À une autre époque, au XIXe siècle par exemple, certains comme Victor Hugo et ses proches se raccrochaient aux morts en les convoquant grâce aux tables tournantes, un élément biographique réel que plusieurs ignorent au sujet de l’écrivain de Notre-Dame de Paris qui s’adonnait régulièrement à des séances de spiritisme. « Comme lors de son dialogue avec l’esprit de Shakespeare, il voulait poursuivre l’histoire que les morts avaient commencée, il n’est donc jamais seul, lui, car il est dans l’Histoire, il est le successeur de quelqu’un, ce qui n’est pas le cas de Paul », explique l’écrivain. Cette différence de vision, de besoin d’élévation chez Paul comme chez Hugo, est marquée dans Les manifestations, démontrant ainsi que chaque vie n’est pas vouée à la même envergure, mais qu’il suffit parfois d’une toute petite étincelle pour en changer le cours. Il y a cent ans, que faisaient les gens qui vivaient dans la même ville que Paul, pour laquelle il a d’ailleurs une profonde affection? Ça tombe bien, il travaille à la Société d’histoire et de généalogie de Sherbrooke. C’est peut-être de là que viendra l’étincelle… « Paul est la caricature du bon gars, de celui qui est tourné vers les autres parce qu’il n’a pas beaucoup d’ambition personnelle, il veut juste répondre aux attentes. Puis, tout à coup, on ne lui demande plus rien. »

De la modestie
Comment se dépasser, voir plus loin quand la vision qu’on cultive de soi-même reste modeste, souvent héritée dans les transmissions des valeurs parentales ? Pourquoi avoir aussi peu de confiance naturelle, alors que d’autres vivent avec une haute opinion d’eux-mêmes, une assurance qui les pousse à se dépasser? Les réseaux sociaux ne pullulent-ils pas de selfies? À une autre époque, on n’y échappait pas, confirme l’écrivain qui enseigne aussi la littérature au Cégep de Sherbrooke. « André Breton ou Victor Hugo, je n’en reviens pas comme ils étaient sûrs d’eux. Ce sont de grands écrivains, mais il y en a eu d’autres… Ce qui m’épate, chez eux, c’est leur attitude, leur posture… Les deux, par exemple, aimaient se faire photographier, ça montre leur désir de briller », réfléchit Patrick Nicol, qui n’affiche pas ce type de confiance, bien au contraire.

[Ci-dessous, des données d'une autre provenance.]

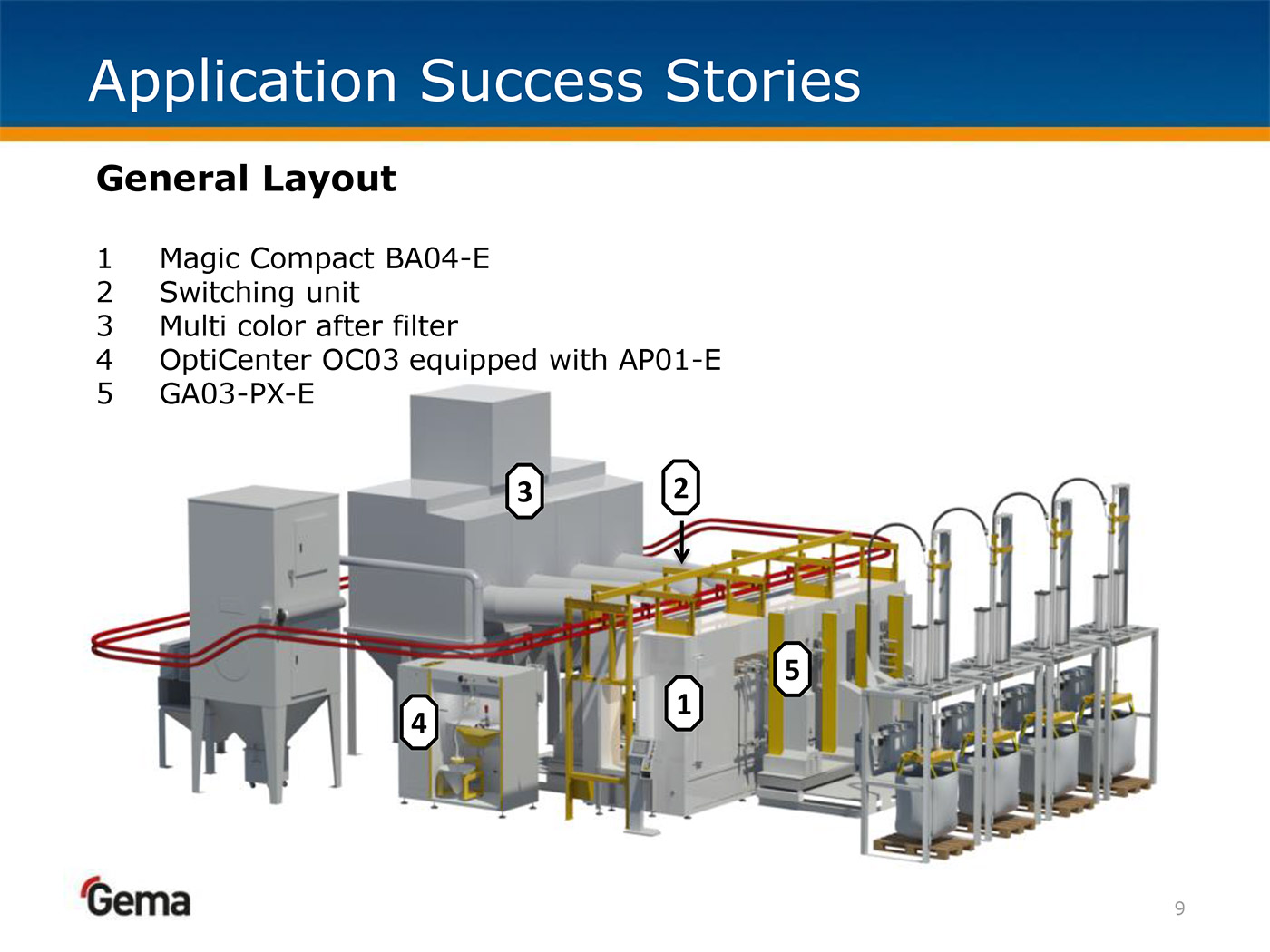 Application Success Stories

General Layout

1 Magic Compact BA04-E
2 Switching unit
3 Multi color after filter
4 OptiCenter OC03 equipped with AP01-E
5 GA03-PX-E

3
2
5
1
4

Gema

9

« Je ne me sens pas autorisé à tout dire et à tout faire. J’ai toujours eu une sorte de scrupule à imposer 400 pages aux gens. Un petit livre discret me ressemblait plus. Mais, là, j’avais beaucoup de matière, il fallait trouver la manière », avoue-t-il. À son éditeur, il a même déposé son manuscrit, puis s’est ravisé, lui demandant de ne pas le lire finalement, qu’il allait le revoir encore. Le doute. Toujours le doute. N’est-ce pas Jules Renard qui écrivait : « Le talent, ce n’est pas d’écrire une page, c’est d’en écrire trois cents. » Voilà qui devrait apaiser quelques craintes.